* [Goal of the exercise]: Every record must appear in your copy exactly as written, with no pictures.

* [Data to use]:

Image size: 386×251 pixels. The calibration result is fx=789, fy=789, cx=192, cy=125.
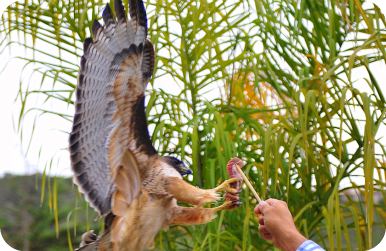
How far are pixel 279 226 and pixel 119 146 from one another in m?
0.32

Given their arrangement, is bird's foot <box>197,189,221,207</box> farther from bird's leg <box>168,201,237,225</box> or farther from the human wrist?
the human wrist

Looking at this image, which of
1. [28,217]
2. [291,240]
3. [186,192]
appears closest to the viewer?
[291,240]

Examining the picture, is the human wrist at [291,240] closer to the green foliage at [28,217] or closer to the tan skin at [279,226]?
the tan skin at [279,226]

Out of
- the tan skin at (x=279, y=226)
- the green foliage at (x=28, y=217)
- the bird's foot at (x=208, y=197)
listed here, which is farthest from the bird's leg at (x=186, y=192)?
the green foliage at (x=28, y=217)

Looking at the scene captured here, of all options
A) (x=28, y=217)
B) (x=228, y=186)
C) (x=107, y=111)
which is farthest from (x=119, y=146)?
(x=28, y=217)

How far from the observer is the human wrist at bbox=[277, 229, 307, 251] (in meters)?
0.85

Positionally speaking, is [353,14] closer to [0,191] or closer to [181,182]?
[181,182]

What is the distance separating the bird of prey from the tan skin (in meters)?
0.20

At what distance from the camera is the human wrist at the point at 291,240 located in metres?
0.85

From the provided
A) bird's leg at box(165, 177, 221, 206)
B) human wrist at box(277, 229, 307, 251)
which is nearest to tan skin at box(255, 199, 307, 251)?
human wrist at box(277, 229, 307, 251)

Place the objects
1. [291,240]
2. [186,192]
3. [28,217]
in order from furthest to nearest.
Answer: [28,217] < [186,192] < [291,240]

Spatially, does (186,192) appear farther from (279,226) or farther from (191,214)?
(279,226)

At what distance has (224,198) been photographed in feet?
3.77

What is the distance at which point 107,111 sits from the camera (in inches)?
43.9
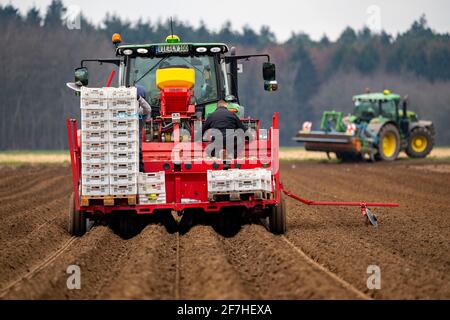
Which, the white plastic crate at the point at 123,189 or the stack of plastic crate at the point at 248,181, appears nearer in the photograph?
the white plastic crate at the point at 123,189

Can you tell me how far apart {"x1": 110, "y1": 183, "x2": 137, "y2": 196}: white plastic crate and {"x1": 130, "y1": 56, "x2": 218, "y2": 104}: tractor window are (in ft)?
7.02

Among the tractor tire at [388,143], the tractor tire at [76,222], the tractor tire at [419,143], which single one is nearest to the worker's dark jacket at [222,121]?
the tractor tire at [76,222]

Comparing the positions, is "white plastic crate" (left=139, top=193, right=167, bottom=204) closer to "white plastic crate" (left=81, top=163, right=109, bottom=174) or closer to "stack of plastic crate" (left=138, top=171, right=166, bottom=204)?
"stack of plastic crate" (left=138, top=171, right=166, bottom=204)

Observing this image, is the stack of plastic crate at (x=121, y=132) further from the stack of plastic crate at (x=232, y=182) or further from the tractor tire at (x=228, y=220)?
the tractor tire at (x=228, y=220)

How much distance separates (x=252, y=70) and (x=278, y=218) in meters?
71.6

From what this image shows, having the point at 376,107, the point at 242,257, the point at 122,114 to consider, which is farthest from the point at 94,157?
the point at 376,107

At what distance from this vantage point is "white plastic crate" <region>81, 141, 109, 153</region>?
10.7m

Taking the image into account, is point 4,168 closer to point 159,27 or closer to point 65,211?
point 65,211

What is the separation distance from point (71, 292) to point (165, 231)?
3850 mm

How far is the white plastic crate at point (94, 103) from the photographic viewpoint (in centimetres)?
1066

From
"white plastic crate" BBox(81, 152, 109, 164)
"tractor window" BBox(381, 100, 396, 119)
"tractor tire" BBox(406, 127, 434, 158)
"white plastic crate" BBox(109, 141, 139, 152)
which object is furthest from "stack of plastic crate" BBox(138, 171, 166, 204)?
"tractor tire" BBox(406, 127, 434, 158)

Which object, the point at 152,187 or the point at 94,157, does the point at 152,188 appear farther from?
the point at 94,157

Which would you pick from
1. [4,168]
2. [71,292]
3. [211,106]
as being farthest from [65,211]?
[4,168]

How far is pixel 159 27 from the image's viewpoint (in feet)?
292
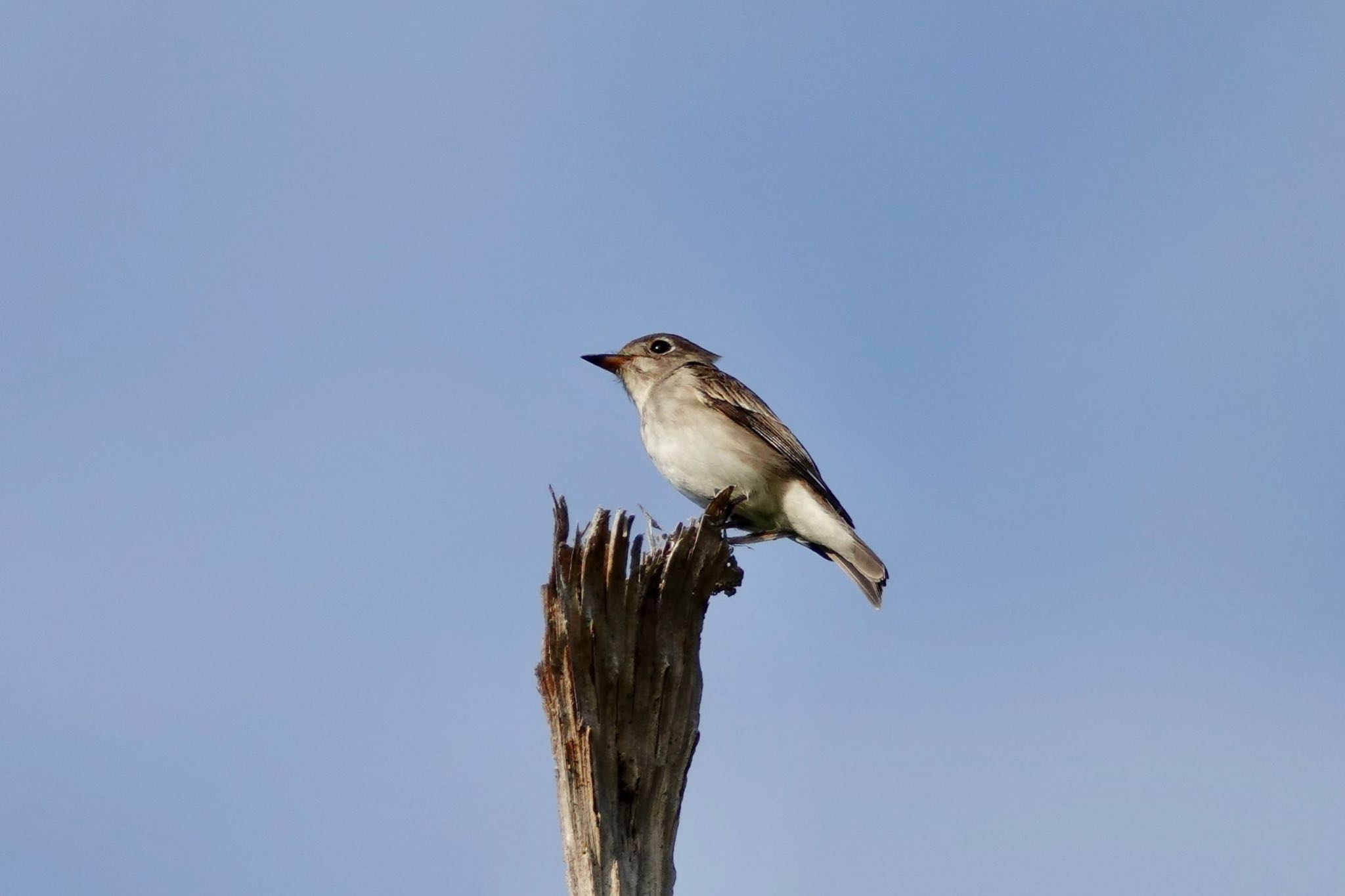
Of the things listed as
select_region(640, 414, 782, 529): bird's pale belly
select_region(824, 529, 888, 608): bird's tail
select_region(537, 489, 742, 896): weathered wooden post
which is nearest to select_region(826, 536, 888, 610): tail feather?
select_region(824, 529, 888, 608): bird's tail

* [Exercise answer]:
Image size: 386×251 pixels. The calibration result is fx=789, fy=789, cx=192, cy=125.
How far are pixel 279 226 and pixel 119 146 from one another in m?
0.32

Given their arrangement, is bird's foot <box>197,189,221,207</box> farther from bird's leg <box>168,201,237,225</box> or farther from the human wrist?
the human wrist

Looking at this image, which of
1. [28,217]
2. [291,240]
3. [186,192]
appears closest to the viewer?
[291,240]

Examining the picture, is the human wrist at [291,240] closer to the green foliage at [28,217] or closer to the tan skin at [279,226]?
the tan skin at [279,226]

Out of
- the tan skin at (x=279, y=226)
- the green foliage at (x=28, y=217)
- the bird's foot at (x=208, y=197)
listed here, which is farthest from the bird's leg at (x=186, y=192)?
the green foliage at (x=28, y=217)

Looking at the scene captured here, of all options
A) (x=28, y=217)
B) (x=228, y=186)
C) (x=107, y=111)
which is farthest from (x=119, y=146)?
(x=28, y=217)

How far from the observer is the human wrist at bbox=[277, 229, 307, 251] (in meters)?
0.85

Positionally speaking, is [353,14] closer to [0,191] or closer to [181,182]?
[181,182]

What is the distance separating the bird of prey from the tan skin (in meters)?
0.20

At what distance from the camera is the human wrist at the point at 291,240 located in metres?
0.85

From the provided
A) bird's leg at box(165, 177, 221, 206)
B) human wrist at box(277, 229, 307, 251)
which is nearest to tan skin at box(255, 199, 307, 251)?
human wrist at box(277, 229, 307, 251)

Place the objects
1. [291,240]
2. [186,192]
3. [28,217]
in order from furthest to nearest.
Answer: [28,217] < [186,192] < [291,240]

Spatially, does (186,192) appear farther from (279,226) or farther from (191,214)?
(279,226)

At what distance has (224,198) been photographed in feet?
3.77

What is the distance at which point 107,111 sits from the camera (in inches)?
43.9
Which, the white plastic crate at the point at 123,189 or the stack of plastic crate at the point at 248,181, appears nearer in the photograph?
the white plastic crate at the point at 123,189

Can you tell me how far apart {"x1": 110, "y1": 183, "x2": 137, "y2": 196}: white plastic crate and {"x1": 130, "y1": 56, "x2": 218, "y2": 104}: tractor window are (in ft)?
7.02

Among the tractor tire at [388,143], the tractor tire at [76,222], the tractor tire at [419,143], which single one is nearest to the worker's dark jacket at [222,121]?
the tractor tire at [76,222]

Comparing the positions, is "white plastic crate" (left=139, top=193, right=167, bottom=204) closer to "white plastic crate" (left=81, top=163, right=109, bottom=174) or closer to "stack of plastic crate" (left=138, top=171, right=166, bottom=204)?
"stack of plastic crate" (left=138, top=171, right=166, bottom=204)

Observing this image, is the stack of plastic crate at (x=121, y=132) further from the stack of plastic crate at (x=232, y=182) or further from the tractor tire at (x=228, y=220)?
the tractor tire at (x=228, y=220)

How much distance separates (x=252, y=70) and (x=278, y=218) in meters?
71.6

From what this image shows, having the point at 376,107, the point at 242,257, the point at 122,114 to consider, which is farthest from the point at 94,157?
the point at 376,107

At what distance from this vantage point is "white plastic crate" <region>81, 141, 109, 153</region>?
10.7m

Taking the image into account, is point 4,168 closer to point 159,27 or closer to point 65,211?
point 65,211

What is the separation distance from point (71, 292) to point (165, 231)?
3850 mm

How far is the white plastic crate at point (94, 103) from the photographic viewpoint (in centimetres)?
1066

From
"white plastic crate" BBox(81, 152, 109, 164)
"tractor window" BBox(381, 100, 396, 119)
"tractor tire" BBox(406, 127, 434, 158)
"white plastic crate" BBox(109, 141, 139, 152)
which object is furthest from "stack of plastic crate" BBox(138, 171, 166, 204)?
"tractor tire" BBox(406, 127, 434, 158)

Which object, the point at 152,187 or the point at 94,157, does the point at 152,188 appear farther from?
the point at 94,157

Which would you pick from
1. [4,168]
2. [71,292]
3. [211,106]
as being farthest from [65,211]?
[4,168]

How far is pixel 159 27 from the image's viewpoint (in feet)?
292
Of the things listed as
select_region(640, 414, 782, 529): bird's pale belly
select_region(824, 529, 888, 608): bird's tail
select_region(537, 489, 742, 896): weathered wooden post
which is nearest to select_region(826, 536, 888, 610): tail feather?
select_region(824, 529, 888, 608): bird's tail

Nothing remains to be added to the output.